══ Material to process ══

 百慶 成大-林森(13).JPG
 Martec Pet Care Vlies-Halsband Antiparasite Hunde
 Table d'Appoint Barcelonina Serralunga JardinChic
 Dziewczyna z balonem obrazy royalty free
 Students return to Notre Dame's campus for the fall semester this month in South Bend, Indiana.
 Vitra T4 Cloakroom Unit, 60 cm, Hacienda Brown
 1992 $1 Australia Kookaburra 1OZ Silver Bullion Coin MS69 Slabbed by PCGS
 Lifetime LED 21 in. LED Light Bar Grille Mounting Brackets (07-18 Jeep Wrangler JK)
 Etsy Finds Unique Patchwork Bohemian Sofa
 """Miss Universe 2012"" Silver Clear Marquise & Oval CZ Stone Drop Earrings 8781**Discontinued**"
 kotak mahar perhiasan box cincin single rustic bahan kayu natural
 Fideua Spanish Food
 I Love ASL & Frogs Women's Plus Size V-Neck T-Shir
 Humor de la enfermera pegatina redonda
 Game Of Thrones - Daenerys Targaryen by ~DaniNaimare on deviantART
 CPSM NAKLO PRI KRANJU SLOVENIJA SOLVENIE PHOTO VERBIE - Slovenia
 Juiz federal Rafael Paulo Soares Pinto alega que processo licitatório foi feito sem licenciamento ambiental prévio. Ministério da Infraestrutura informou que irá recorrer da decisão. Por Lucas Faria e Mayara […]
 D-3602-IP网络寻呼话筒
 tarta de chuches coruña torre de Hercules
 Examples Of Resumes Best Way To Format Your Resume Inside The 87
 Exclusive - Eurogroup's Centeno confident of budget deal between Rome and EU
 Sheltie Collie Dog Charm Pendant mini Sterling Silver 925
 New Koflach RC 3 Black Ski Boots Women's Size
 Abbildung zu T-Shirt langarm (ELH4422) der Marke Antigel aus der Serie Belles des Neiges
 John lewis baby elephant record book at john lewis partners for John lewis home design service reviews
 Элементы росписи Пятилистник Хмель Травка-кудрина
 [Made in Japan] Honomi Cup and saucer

═══

Task item
Determine which lines above include the word "Size", and report those lines in full.

Written reply
 I Love ASL & Frogs Women's Plus Size V-Neck T-Shir
 New Koflach RC 3 Black Ski Boots Women's Size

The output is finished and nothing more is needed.